Practical seq2seq

In my last article, I talked a bit about the theoretical aspect of the famous Sequence to Sequence Model. I have shared the code for my implementation of seq2seq - easy_seq2seq. I have adopted most of the code from en-fr translation example provided by Google. Hence, most parts of the code, that dealt with data preprocessing, model evaluation were black boxes to me and to the readers. To make matters worse, the model trained on Cornell Movie Dialog corpus performed poorly. A lot of people complained about this. After training the model for days, most of the responses were gibberish. I apologize for wasting your time.

The objective of this article is two-fold; to provide the readers with a pre-trained model that actually works and to describe how to build and train such a model from (almost) scratch.

Before doing that, let us recap what we discussed in the previous article.

Recurrent Neural Networks

Recurrent Neural Networks or simple RNNs, are a special kind of neural networks that are capable of dealing with sequential data, like videos(sequence of frames) and more commonly, text sequences or basically any sequence of symbols. The beauty of it is, the network doesn’t need to know what the symbols mean. It will infer the meaning of symbols, by looking at the structure of the text and relative positions of symbols. There are some amazing articles on RNNs and what they are capable of. To put it simply, an RNN, unlike an MLP or CNN, has an internal state. Think of this state as memory of the network. As the RNN devours a sequence (sentence), word by word, the essential information about the sentence is maintained in this memory unit (internal state), which is periodically updated in each timestep. The essence of a sentence of 7 words will be captured by an RNN, in 7 timesteps. This is just a “story” about RNN, intended to provide a high level understanding of RNN. To understand the actual mechanism of RNN, read Denny Britz’s series of articles on RNN - 1, 2 ,3, 4 and then move on to Karpathy’s The Unreasonable Effectiveness of RNNs.

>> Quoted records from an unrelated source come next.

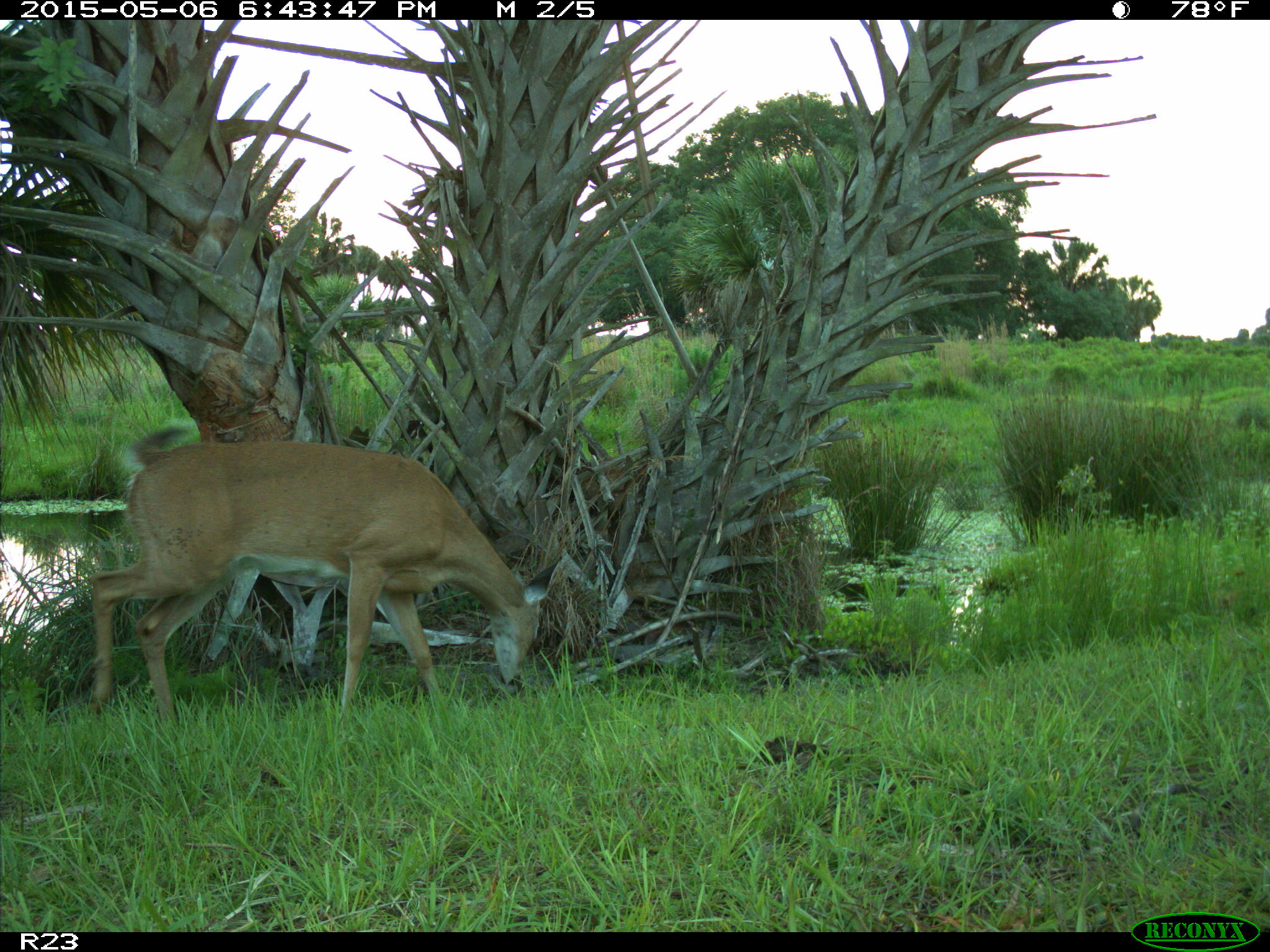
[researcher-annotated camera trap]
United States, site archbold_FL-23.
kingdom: Animalia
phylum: Chordata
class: Mammalia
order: Artiodactyla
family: Bovidae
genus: Bos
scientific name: Bos taurus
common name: domestic cow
Bos taurus (domestic cow).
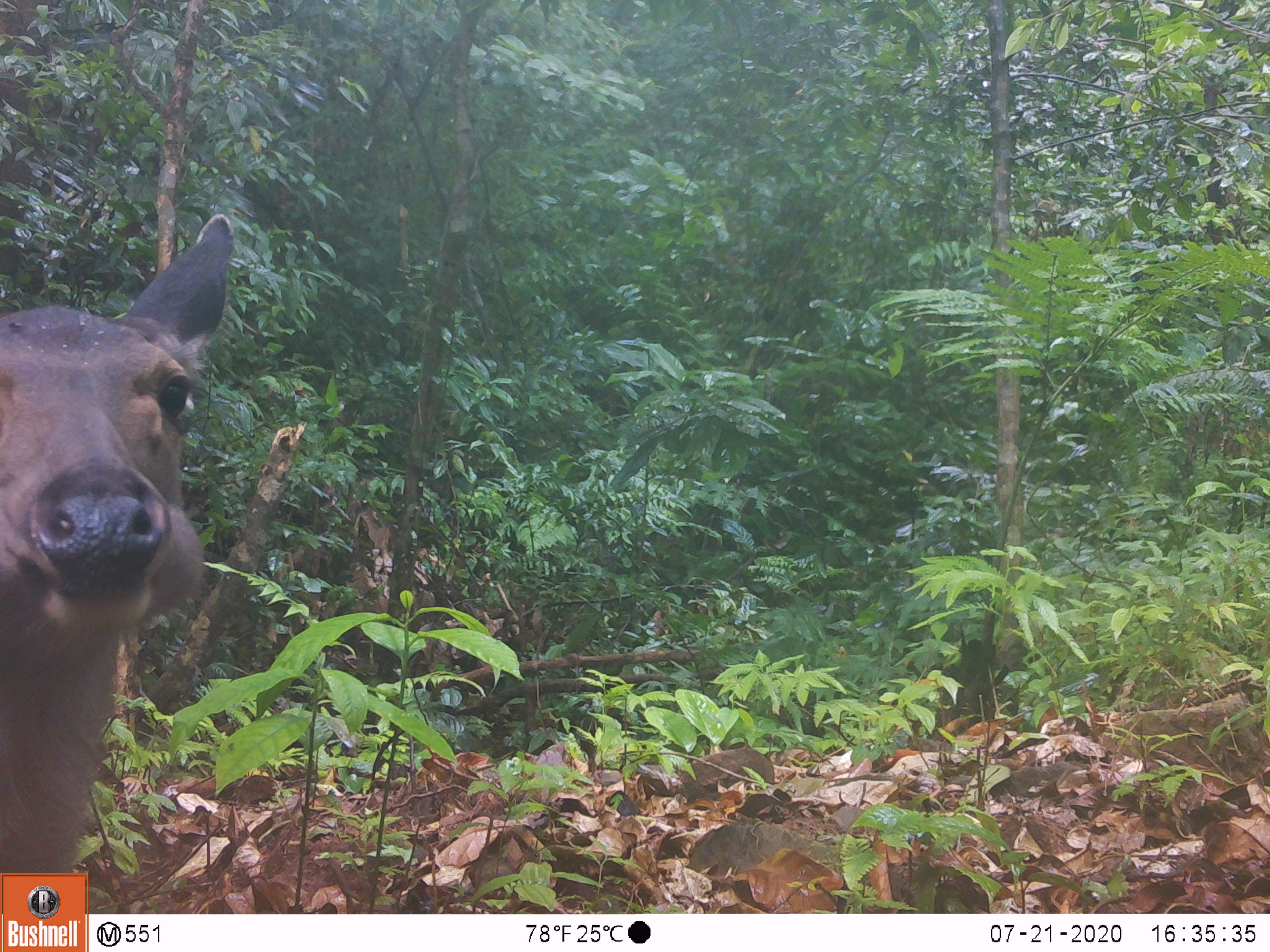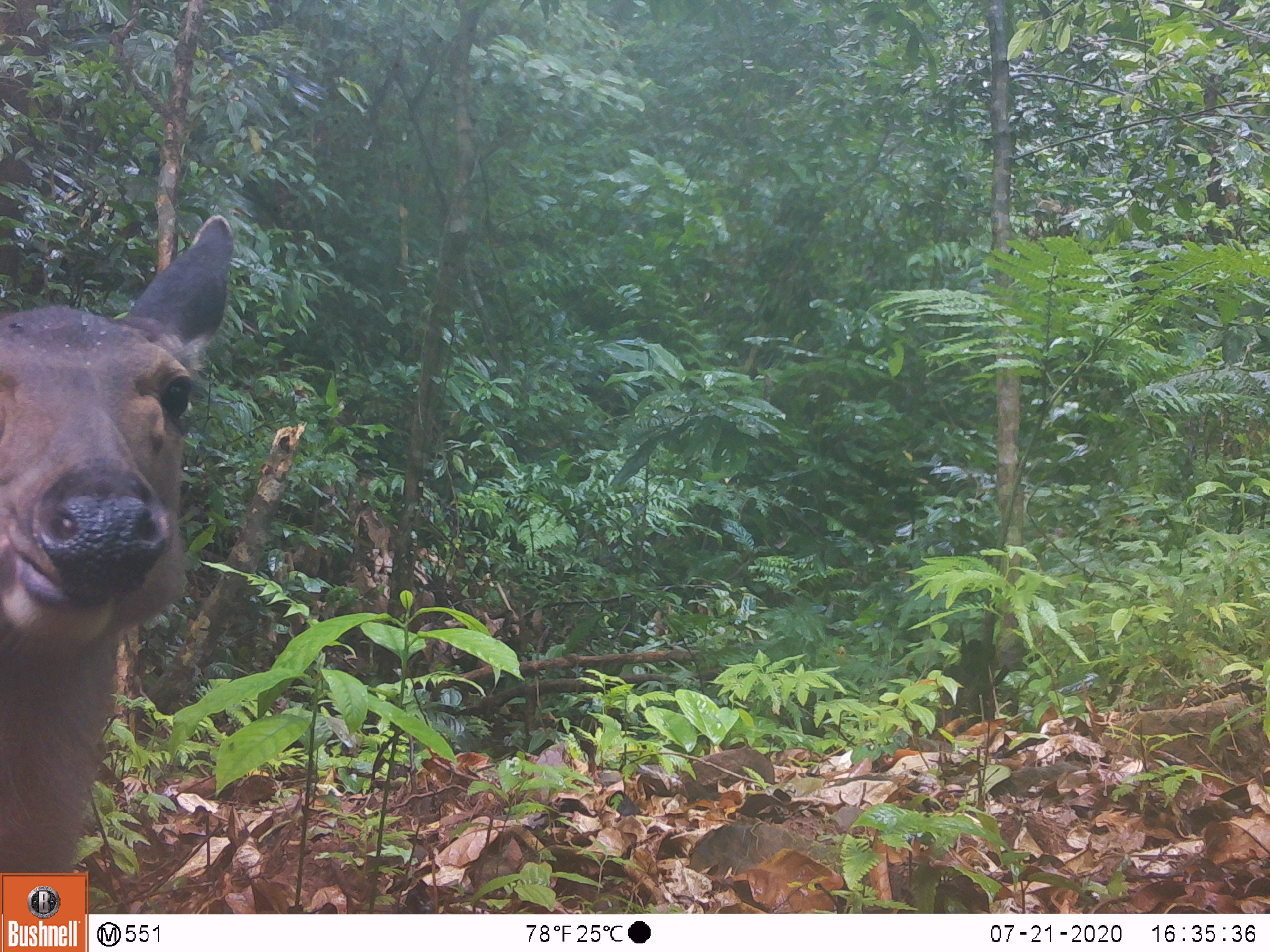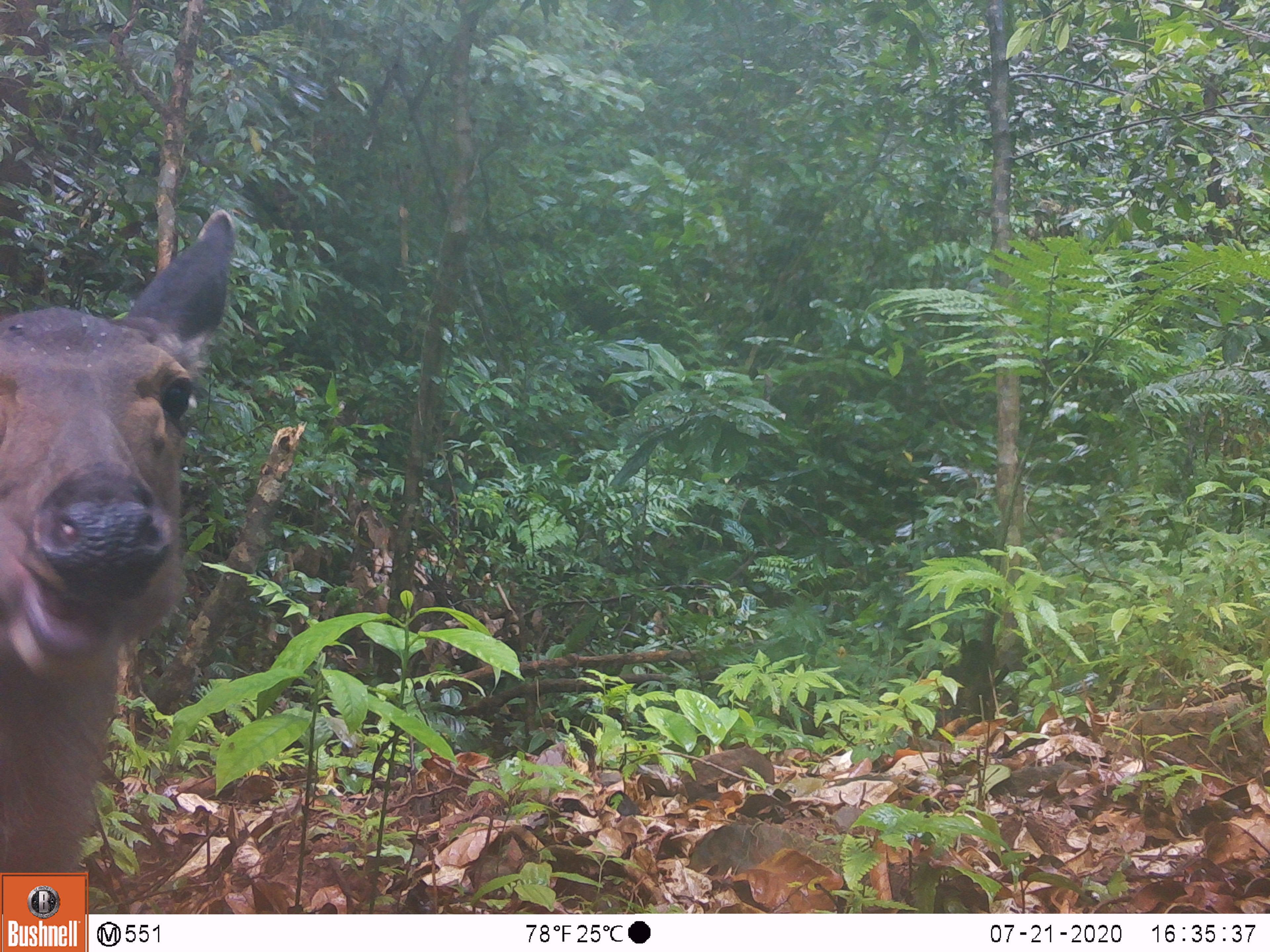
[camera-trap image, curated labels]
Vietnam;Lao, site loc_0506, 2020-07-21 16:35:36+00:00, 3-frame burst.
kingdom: Animalia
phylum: Chordata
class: Mammalia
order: Artiodactyla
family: Cervidae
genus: Rusa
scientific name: Rusa unicolor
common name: sambar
Sambar (Rusa unicolor). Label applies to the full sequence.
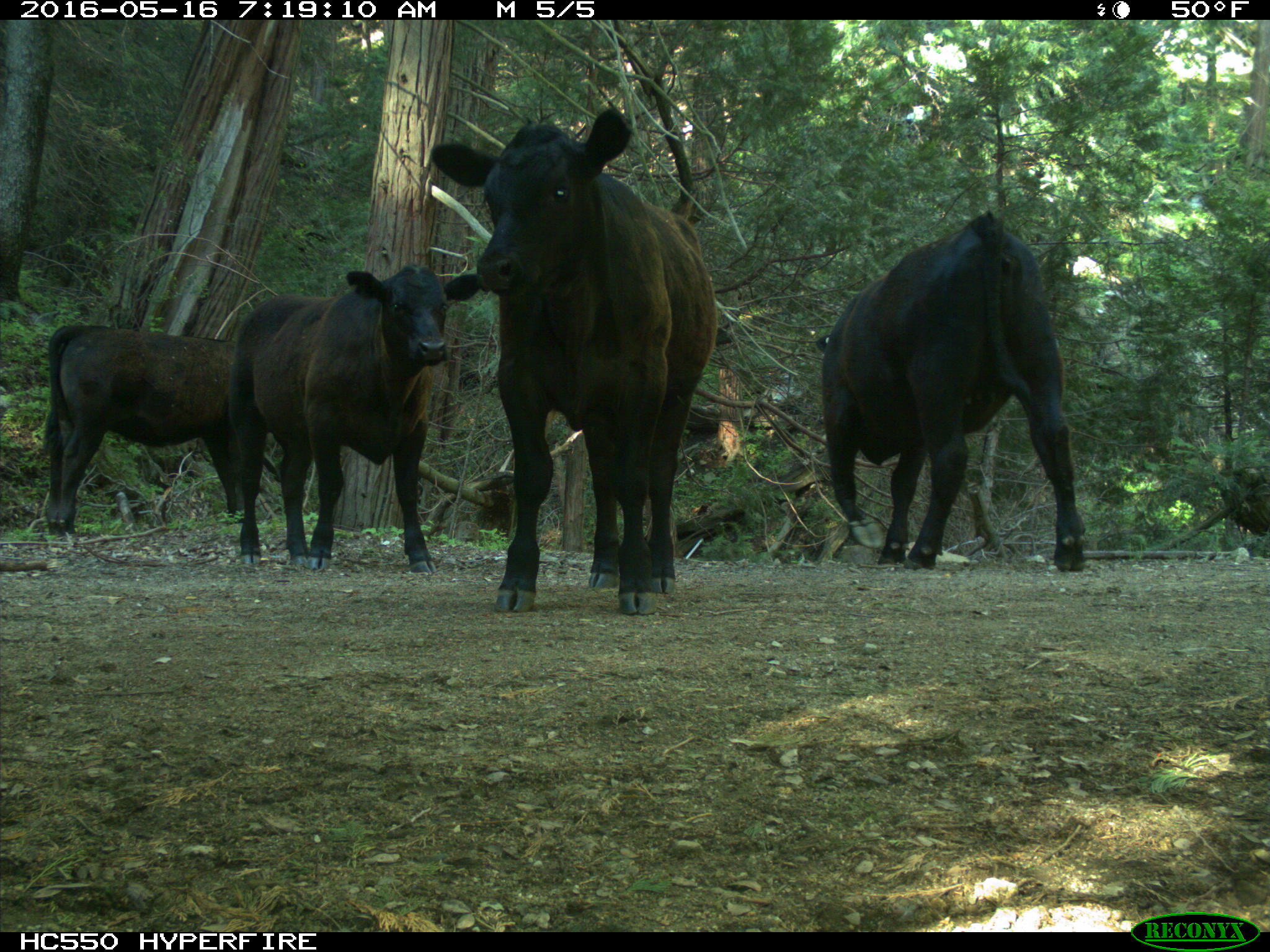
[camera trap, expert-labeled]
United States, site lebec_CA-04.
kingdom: Animalia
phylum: Chordata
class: Mammalia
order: Artiodactyla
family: Bovidae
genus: Bos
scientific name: Bos taurus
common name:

The naive version of RNN, is typically called a Vanilla RNN, which is pretty pathetic in remembering long sequences. There are more complex versions of RNN, like LSTM (Long Short Term Memory) and GRU (Gated Recurrent Units) RNNs. The only difference between a Vanilla RNN and LSTM/GRU networks, is the architecture of the memory unit. An LSTM cell consists of multiple gates, for remembering useful information, forgetting unnecessary information and carefully exposing information at each time step. Christopher Olah does an amazing job explaining LSTM in this article. Check out Denny’s tutorial on GRU.

Sequence to Sequence Learning

The Sequence to Sequence model (seq2seq) consists of two RNNs - an encoder and a decoder. The encoder reads the input sequence, word by word and emits a context (a function of final hidden state of encoder), which would ideally capture the essence (semantic summary) of the input sequence. Based on this context, the decoder generates the output sequence, one word at a time while looking at the context and the previous word during each timestep. This is a ridiculous oversimplification, but it gives you an idea of what happens in seq2seq.

The context can be provided as the initial state of the decoder RNN or it can be connected to the hidden units at each time step. Now our objective is to jointly maximize the log probability of the output sequence conditioned on the input sequence.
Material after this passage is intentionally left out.